У любой литературы, особенно исторической, есть два критерия – это критерий истинности, исторической истинности, и критерий соответствия той или иной идеологической установке. И сегодня действительно в этой около-исторической литературе существуют и те, и эти установки. Снимались, я помню, фильмы про зверства советских войск в Германии, снимались фильмы обратные. Издавались кучи книг про то, что русский народ самый хороший и про то, что русский народ самый плохой.

В энциклопедиях есть такая отдельная служба или отдельная редакция – бюро проверки фактов. Если взять любую из этих новых книг и отдать в эти редакции проверки фактов, это будет ужас!

Потому что они находят не только то, что, допустим, автор неправильно назвал дату. Они находят сознательно опущенные автором события, и выявляют идеологические подборки – когда у автора есть идея, и он под эту идею подгоняет фактуру.

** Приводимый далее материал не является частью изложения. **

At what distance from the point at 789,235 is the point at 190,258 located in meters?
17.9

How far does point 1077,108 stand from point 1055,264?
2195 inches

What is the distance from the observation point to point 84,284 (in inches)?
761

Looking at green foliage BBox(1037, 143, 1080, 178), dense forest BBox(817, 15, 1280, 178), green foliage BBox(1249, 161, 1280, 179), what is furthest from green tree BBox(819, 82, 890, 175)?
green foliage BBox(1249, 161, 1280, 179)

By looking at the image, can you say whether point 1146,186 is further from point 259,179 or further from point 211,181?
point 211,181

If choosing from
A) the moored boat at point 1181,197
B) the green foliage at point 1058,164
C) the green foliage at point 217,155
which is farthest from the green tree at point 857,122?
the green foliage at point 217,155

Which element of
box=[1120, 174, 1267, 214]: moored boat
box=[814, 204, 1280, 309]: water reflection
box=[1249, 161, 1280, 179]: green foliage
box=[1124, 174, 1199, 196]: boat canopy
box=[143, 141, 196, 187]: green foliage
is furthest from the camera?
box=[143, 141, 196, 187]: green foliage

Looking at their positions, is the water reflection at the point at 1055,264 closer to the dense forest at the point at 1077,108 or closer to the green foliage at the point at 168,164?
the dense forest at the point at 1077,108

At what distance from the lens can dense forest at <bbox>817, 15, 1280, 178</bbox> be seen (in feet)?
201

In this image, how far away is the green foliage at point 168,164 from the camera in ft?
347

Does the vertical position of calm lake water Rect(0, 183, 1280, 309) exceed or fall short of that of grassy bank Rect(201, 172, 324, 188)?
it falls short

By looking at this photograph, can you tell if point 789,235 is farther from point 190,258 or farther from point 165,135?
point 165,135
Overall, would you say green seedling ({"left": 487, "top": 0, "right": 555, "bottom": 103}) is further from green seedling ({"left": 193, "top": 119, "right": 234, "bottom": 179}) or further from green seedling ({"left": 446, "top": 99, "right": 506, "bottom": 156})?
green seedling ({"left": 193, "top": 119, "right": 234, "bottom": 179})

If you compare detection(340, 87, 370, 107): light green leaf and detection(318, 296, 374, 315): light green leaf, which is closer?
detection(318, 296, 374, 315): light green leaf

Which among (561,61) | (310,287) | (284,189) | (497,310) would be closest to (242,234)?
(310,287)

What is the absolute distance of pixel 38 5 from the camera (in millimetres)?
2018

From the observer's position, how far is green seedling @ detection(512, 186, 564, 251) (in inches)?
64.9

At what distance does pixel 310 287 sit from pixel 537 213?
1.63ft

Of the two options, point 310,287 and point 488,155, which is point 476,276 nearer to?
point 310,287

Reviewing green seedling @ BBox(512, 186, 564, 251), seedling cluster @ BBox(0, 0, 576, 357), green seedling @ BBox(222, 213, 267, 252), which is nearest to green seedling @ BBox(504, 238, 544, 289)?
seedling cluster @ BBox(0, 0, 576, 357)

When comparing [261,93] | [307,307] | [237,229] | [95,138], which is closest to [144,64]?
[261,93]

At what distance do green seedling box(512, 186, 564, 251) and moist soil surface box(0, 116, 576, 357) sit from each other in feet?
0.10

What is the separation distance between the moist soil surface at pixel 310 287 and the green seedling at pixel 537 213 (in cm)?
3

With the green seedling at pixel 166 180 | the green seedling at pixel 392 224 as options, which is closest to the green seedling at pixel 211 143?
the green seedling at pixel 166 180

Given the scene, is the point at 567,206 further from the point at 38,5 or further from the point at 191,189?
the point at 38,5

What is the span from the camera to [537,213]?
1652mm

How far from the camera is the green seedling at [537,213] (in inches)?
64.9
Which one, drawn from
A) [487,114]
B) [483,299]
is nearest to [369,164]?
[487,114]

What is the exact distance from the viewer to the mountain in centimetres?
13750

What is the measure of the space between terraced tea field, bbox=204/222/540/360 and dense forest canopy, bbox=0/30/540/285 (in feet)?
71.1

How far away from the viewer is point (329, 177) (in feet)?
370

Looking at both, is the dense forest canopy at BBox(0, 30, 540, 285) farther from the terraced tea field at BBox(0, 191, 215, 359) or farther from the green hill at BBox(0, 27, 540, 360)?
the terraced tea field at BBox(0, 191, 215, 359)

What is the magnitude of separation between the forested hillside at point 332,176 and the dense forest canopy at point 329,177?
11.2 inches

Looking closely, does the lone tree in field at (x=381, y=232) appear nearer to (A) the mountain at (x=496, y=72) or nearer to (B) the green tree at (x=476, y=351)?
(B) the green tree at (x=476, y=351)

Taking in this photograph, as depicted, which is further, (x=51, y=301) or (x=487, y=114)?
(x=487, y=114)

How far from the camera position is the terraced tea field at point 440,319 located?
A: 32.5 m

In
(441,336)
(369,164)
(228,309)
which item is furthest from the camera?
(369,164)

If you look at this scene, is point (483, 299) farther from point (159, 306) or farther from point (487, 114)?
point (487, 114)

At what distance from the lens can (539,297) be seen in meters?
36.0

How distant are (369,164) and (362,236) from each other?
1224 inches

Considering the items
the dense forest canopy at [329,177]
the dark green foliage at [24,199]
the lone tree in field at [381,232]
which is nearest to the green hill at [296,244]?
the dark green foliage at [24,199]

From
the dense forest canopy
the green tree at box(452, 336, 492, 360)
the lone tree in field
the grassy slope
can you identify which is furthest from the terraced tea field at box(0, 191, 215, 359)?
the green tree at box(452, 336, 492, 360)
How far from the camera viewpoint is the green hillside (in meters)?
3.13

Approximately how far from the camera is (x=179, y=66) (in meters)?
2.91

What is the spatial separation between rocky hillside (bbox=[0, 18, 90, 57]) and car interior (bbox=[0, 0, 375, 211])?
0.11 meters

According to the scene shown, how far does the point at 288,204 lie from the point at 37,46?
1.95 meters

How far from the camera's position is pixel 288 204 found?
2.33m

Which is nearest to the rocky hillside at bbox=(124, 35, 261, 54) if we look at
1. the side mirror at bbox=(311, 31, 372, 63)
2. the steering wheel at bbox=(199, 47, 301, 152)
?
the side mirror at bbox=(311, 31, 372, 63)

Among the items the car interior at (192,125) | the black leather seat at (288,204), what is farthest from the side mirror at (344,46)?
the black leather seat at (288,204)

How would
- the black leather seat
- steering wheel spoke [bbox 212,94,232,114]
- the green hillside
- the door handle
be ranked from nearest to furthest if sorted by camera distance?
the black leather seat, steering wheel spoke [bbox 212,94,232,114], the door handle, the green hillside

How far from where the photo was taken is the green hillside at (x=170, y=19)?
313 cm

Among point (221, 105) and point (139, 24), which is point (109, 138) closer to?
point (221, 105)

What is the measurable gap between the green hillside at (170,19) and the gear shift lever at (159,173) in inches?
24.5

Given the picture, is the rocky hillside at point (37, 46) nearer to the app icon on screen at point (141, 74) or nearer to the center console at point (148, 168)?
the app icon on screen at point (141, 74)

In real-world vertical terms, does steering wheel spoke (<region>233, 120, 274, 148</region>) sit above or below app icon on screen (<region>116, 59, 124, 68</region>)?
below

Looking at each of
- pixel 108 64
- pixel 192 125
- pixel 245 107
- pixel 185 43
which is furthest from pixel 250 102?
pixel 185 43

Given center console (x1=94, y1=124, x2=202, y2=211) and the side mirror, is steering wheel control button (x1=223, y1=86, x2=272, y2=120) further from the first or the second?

К истинности это не имеет никакого отношения.

К чему я говорю все это? Все эти попытки ограничить или что-то запретить, внедрить идеологию – они не коснутся академической истории, потому что та оперирует фактами.

Но вот, что важно сказать еще: в вопросе о Великой Отечественная войне нам не надо ничего защищать и придумывать. Нам надо просто оставаться на платформе правды. И эта правда настолько сильная, настолько все определяющая, что когда выходит какая-нибудь беллетристическая книга, где говорят, что русские в этом неправы, в этом неправы, нужно просто понять, что это не история – это беллетристика.

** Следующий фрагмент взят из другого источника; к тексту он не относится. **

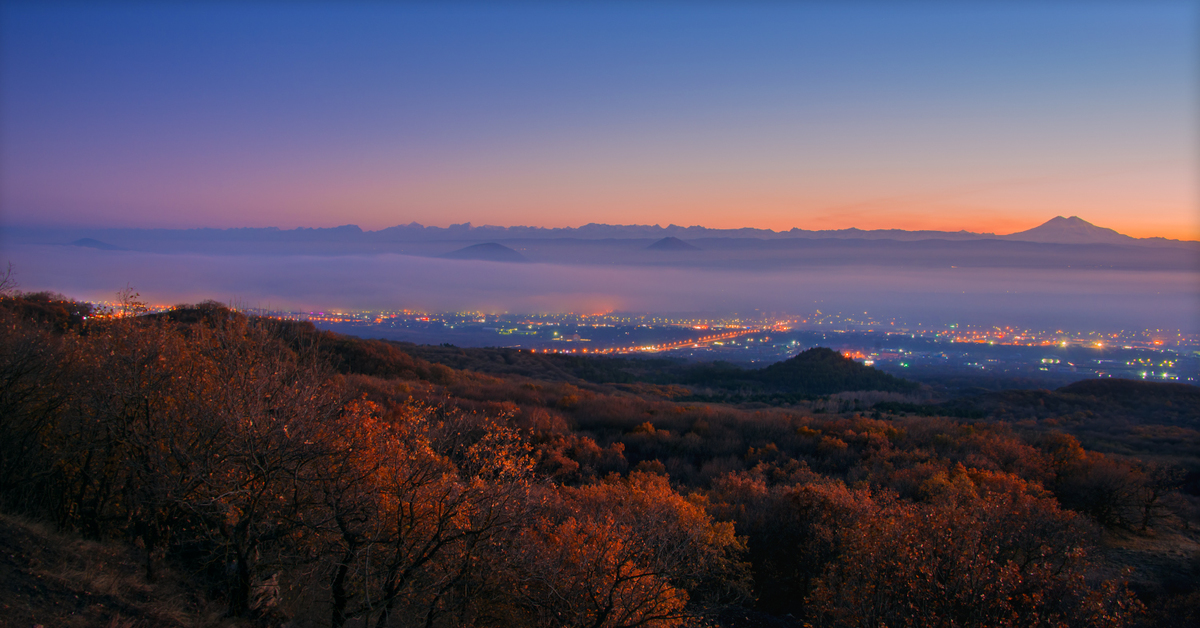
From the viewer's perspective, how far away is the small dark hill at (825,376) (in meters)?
62.7

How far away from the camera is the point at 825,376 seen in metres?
65.3

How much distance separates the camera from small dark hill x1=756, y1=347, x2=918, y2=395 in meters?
62.7

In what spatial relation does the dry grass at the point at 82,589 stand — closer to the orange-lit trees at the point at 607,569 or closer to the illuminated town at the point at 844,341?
the orange-lit trees at the point at 607,569

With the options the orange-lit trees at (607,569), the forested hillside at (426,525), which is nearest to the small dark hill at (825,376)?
the forested hillside at (426,525)

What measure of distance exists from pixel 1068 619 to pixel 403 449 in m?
12.0

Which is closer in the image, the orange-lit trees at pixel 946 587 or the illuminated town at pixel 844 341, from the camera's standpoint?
the orange-lit trees at pixel 946 587

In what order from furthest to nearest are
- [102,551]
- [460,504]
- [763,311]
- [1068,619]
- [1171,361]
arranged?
[763,311] → [1171,361] → [102,551] → [460,504] → [1068,619]

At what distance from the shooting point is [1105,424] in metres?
38.7

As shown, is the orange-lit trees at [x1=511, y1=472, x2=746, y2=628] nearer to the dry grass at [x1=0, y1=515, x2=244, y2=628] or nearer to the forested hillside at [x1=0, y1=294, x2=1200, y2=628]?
the forested hillside at [x1=0, y1=294, x2=1200, y2=628]

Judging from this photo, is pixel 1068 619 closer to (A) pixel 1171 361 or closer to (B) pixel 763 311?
(A) pixel 1171 361

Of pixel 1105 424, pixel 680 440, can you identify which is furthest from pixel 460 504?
pixel 1105 424

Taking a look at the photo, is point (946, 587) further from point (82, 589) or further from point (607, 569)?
point (82, 589)

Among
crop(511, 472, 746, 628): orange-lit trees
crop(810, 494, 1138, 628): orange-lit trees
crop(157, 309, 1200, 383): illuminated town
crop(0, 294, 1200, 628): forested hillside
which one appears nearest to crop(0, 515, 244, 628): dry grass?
crop(0, 294, 1200, 628): forested hillside

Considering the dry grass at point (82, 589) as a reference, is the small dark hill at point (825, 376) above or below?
below
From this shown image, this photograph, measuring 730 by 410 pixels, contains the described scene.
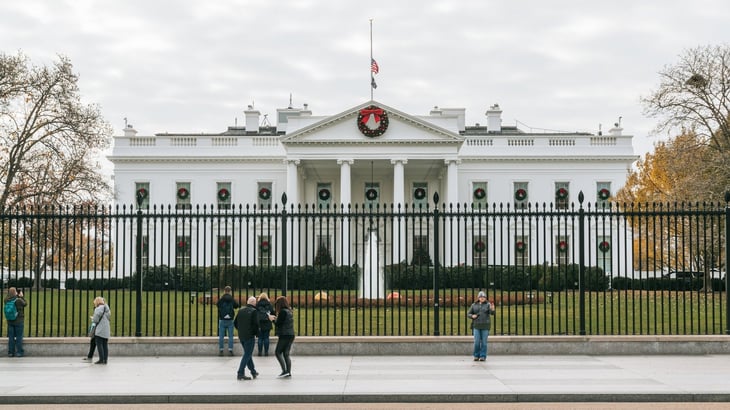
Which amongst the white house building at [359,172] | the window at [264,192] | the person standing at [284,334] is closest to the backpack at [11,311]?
the person standing at [284,334]

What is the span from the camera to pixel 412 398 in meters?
11.4

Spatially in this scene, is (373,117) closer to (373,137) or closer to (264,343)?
(373,137)

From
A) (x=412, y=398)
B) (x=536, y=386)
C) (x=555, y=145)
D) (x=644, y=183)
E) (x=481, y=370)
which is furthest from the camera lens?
(x=555, y=145)

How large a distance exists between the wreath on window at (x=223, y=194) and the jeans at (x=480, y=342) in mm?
46835

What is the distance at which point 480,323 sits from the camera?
1505 centimetres

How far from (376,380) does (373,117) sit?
43.0 m

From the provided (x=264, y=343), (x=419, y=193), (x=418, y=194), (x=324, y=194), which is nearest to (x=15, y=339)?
(x=264, y=343)

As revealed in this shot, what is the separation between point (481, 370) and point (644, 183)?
125 feet

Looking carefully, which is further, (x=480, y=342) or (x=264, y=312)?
(x=480, y=342)

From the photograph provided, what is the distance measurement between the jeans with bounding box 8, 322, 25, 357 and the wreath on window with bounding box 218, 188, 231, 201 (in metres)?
44.3

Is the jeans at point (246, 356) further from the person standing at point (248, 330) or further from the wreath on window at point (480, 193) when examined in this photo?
the wreath on window at point (480, 193)

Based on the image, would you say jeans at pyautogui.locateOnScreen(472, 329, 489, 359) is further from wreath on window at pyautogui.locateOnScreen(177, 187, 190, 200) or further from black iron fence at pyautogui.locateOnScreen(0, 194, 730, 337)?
wreath on window at pyautogui.locateOnScreen(177, 187, 190, 200)

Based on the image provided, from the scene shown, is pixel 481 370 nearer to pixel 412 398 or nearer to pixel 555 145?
pixel 412 398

И судить ее надо по законам беллетристики. Потому что по законам научной истинности – это фальшивка. И единственная опасность, которую я вижу в связи с появлением различных трактовок – это то, что наши архивы впадут в панику и снова позакрывают доступ к источникам. Вот тогда настоящим исследователям придется худо.

Кроме этого, нам нужно понять одну вещь – наша современная управленческая элита, к сожалению, очень плохо понимает сложные вещи. Простые вещи – деньги-товар-деньги, или деньги-дорога-инфраструктура-деньги она понимает. Сейчас время, когда следует понять еще и следующее: есть необходимость в более сложных вещах – например, в обеспечении доступа заинтересованных людей к достоверной информации. Доступа в библиотеки, архивы, музеи.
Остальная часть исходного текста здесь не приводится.